I heard it frequently in the South (the deeper the more often). So it is not that bad.

However, everything else dimwit employee said is completely stupid. How is that starting a conversation.

I am horrible at social interaction/general socialization, and even I know better then to say something like that condescending.

Kittish
12-30-2014, 11:15 AM
I used to get that sort of attitude all the time as a truck driver. "Here, honey, want me to back your truck into the dock for you so it doesn't take all day?" My standard response was "No, but you can spot for me on my blind side." Oh how I loved to watch their faces when I dropped a trailer into a tight/tricky dock lined up neat as you please on the first try.

Jay 2K Winger
12-30-2014, 05:51 PM
I heard it frequently in the South (the deeper the more often). So it is not that bad.

It's true that Southerners are more likely to use it conversationally like that, but-- and this is just me-- if I don't know the person and they call me "sweetheart," I'm also hearing an unspoken "Bless your heart" in there.

Echoing MoonCat that it's a term of endearment, and as such, should only be used with people that the speaker actually knows personally.

katzklaw
01-02-2015, 06:03 PM
had a local garage be downright nasty and utterly unhelpful to me recently when i had some truck trouble (basically told me in a harsh tone that they were busy and they hadn't even had a chance to look at it yet, which turned out to be a lie)... yet they were yes sir no sir it'll be done by tomorrow sir and here's the list of what was wrong sir and here't how much it should cost... when my husband called.
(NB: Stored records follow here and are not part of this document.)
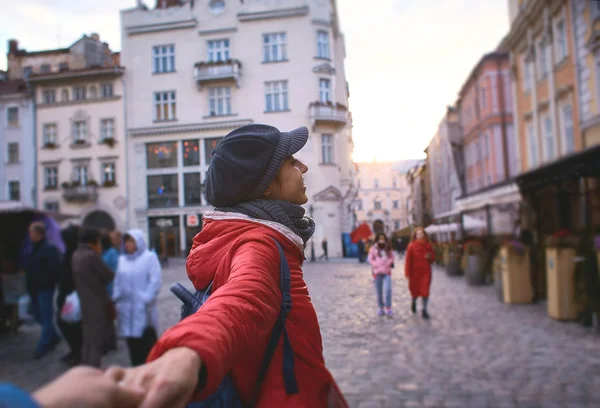 Visão em primeira pessoa da jovem mulher em casaco vermelho e chapéu cinza andando na rua — Fotografia de Stock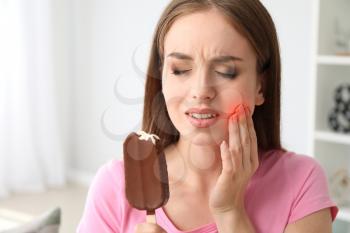 Young woman with sensitive teeth and cold ice-cream at home�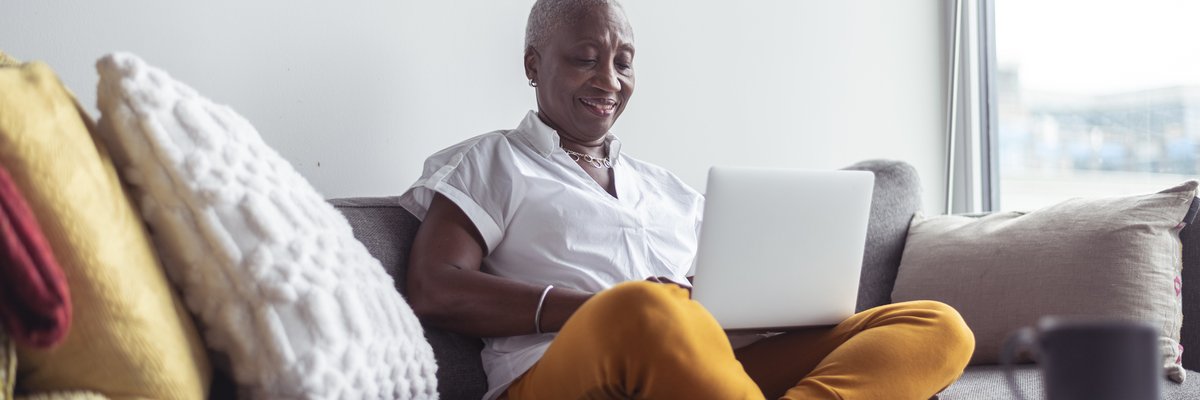 An older adult sitting crosslegged on the couch while typing on a laptop.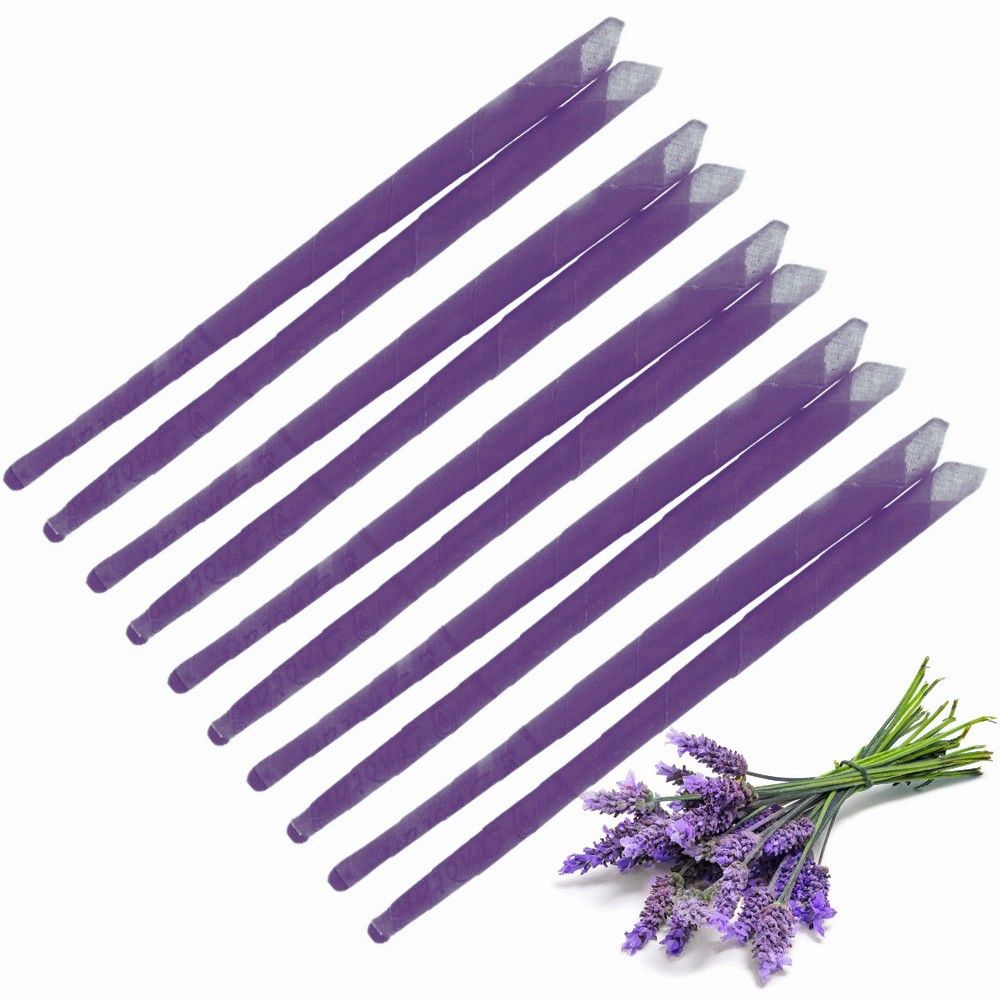 Two long, slender lavender-coloured ear candles resting on a neutral background.
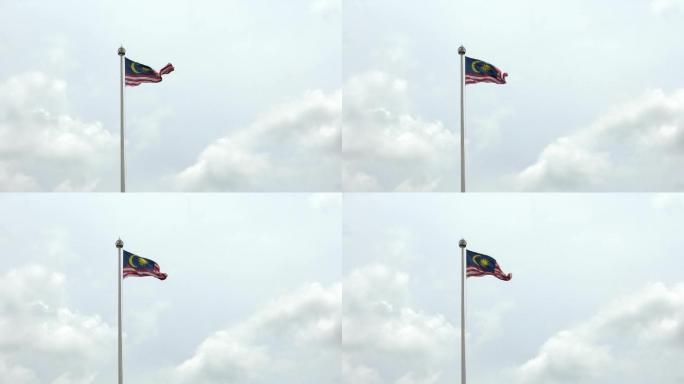 吉隆坡旗杆上马来西亚国旗迎风飘扬的慢动作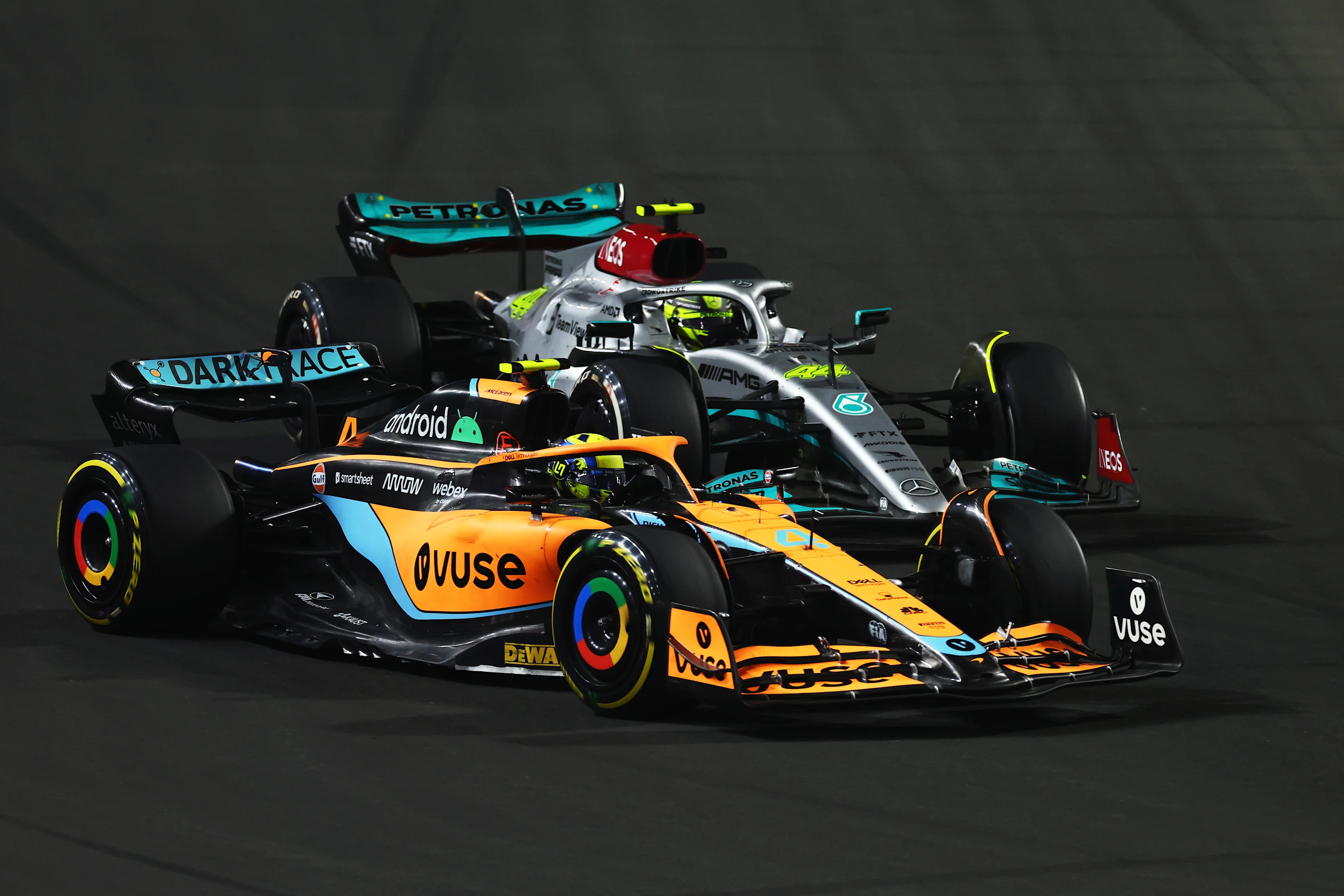 JEDDAH, SAUDI ARABIA - MARCH 27: Lando Norris of Great Britain driving the (4) McLaren MCL36 Mercedes leads Lewis Hamilton of Great Britain driving the (44) Mercedes AMG Petronas F1 Team W13  during the F1 Grand Prix of Saudi Arabia at the Jeddah Corniche Circuit on March 27, 2022 in Jeddah, Saudi Arabia. (Photo by Lars Baron/Getty Images)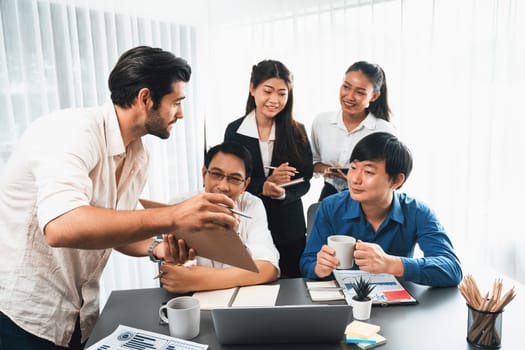 Group of diverse office worker employee working together on strategic business marketing planning in corporate office room. Positive teamwork in business workplace concept. Prudent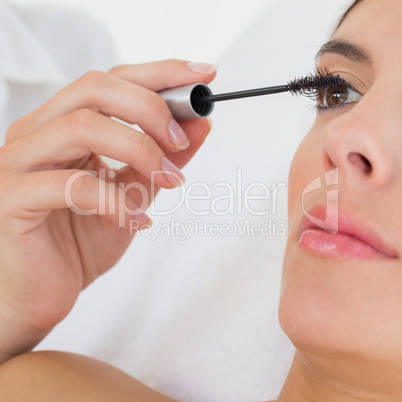 Hand applying mascara to beautiful woman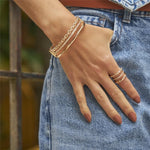 BRACELETE EM ELOS LISOS E ZIRCÔNIAS BANHADO A OURO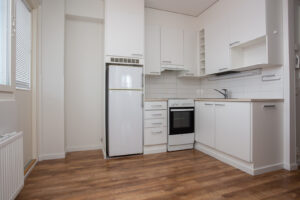Kuopas Särkiniementie 18 asunto, jossa on valkoinen pieni kulmakeittiö, puunväriset lattiat ja vasemmalla ikkuna sekä parvekkeen ovi. Kuopas Särkiniementie 18 apartment, which has a small white corner kitchen, wood-colored floors and on the left there's a window and a balcony door.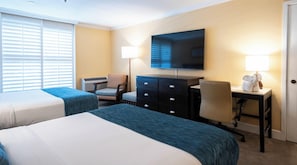 A hotel room with two beds, a desk, a chair, a television, and a lamp.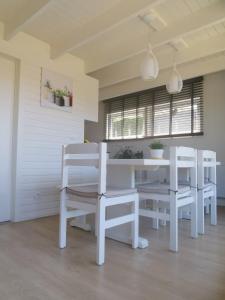 a white dining room with a white table and chairs at Seaside in Middelkerke +15 photos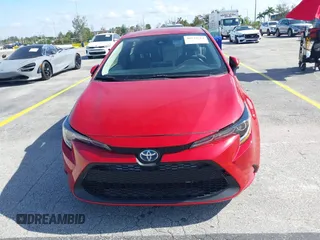 2021 Toyota Corolla Hybrid LE with VIN JTDEAMDE5MJ012662, listed as a IAAI auction lot 41421205 with 138,533 mi miles. Bid and sale history available at carsss.com. Image 6.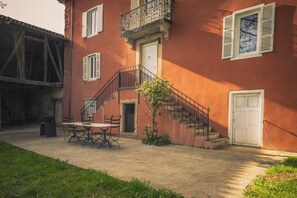 A building with a staircase, a door, and a window. - New Listing (Rouède)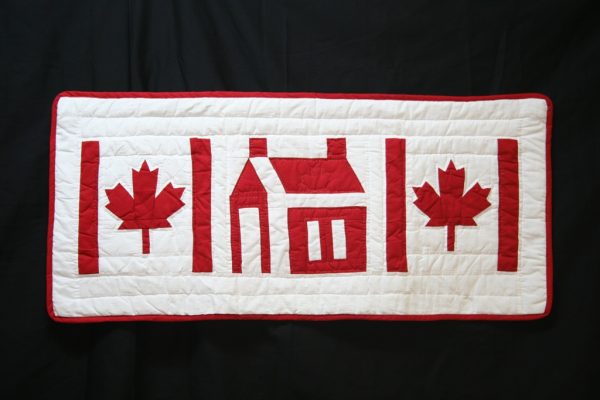 "Discover the charm of our Red and White hand-quilted Maple Leaf and 'Our Home' School House design. Perfect as a table runner or window valance!"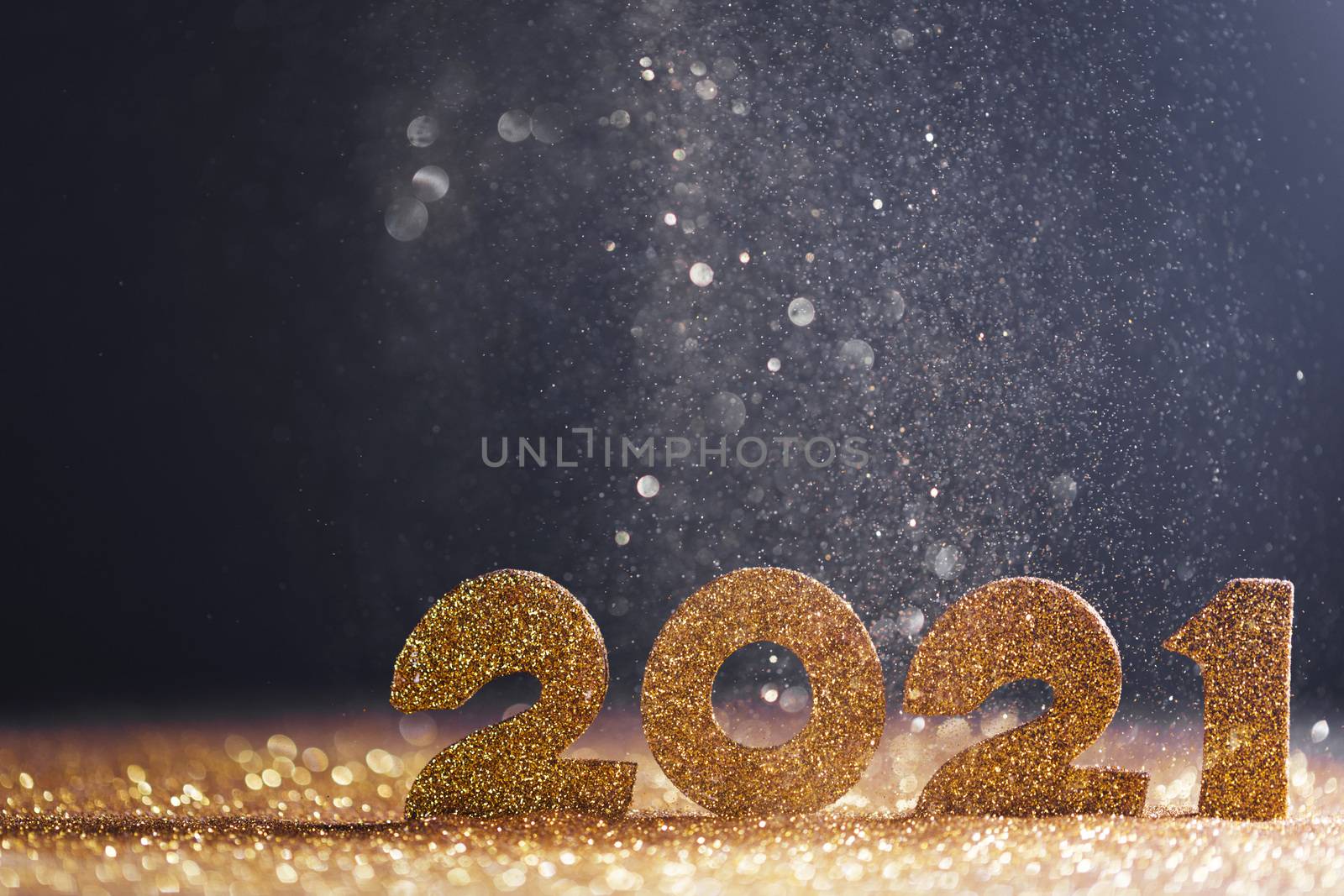 Happy new year 2021 celebration, glitter numbers on blue background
ooooo it pissed me off so bad! literally all i had done was ask if they'd even had a chance to look at it yet.. they DID tell me the day before that they were busy...i was trying to be courteous and ask nicely if they'd had a chance to take a peek yet.

only good side is, when they actually did the work, they did it fast, and cheap. (only 500 bucks after an engine fire is peanuts)

tollbaby
01-12-2015, 04:50 PM
I once went to a discount tire place because I desperately needed tires, and they were cheaper stateside. So my boyfriend and I go into the store. Note: boyfriend and I don't live together. My car is MY car, and the most he has to do with it is occasionally buying me a tank of gas (and he changes my oil once in a while). Tire guy would NOT speak to me no matter what I did. If the price had not been unbeatable, I would have walked out of there in a huff. Every time I'd ask him a question, he'd listen, then turn to my boyfriend to answer. I was BEYOND steamed.

Ben_Who
01-15-2015, 01:14 AM
I hate to say this, but it kinda works the other way, too - and it's WEIRD. The local discount auto parts dump keeps making the same mistake with me that any male who walks in the door knows everything there is to know about cars, and drowns me in technobabble whenever I try to make a purchase. Considering about all I can do is change a headlight, I usually just nod and smile a lot.

You'd have thought they'd have twigged when I brought in an air filter from a classic Mercury and called it the "carburetor."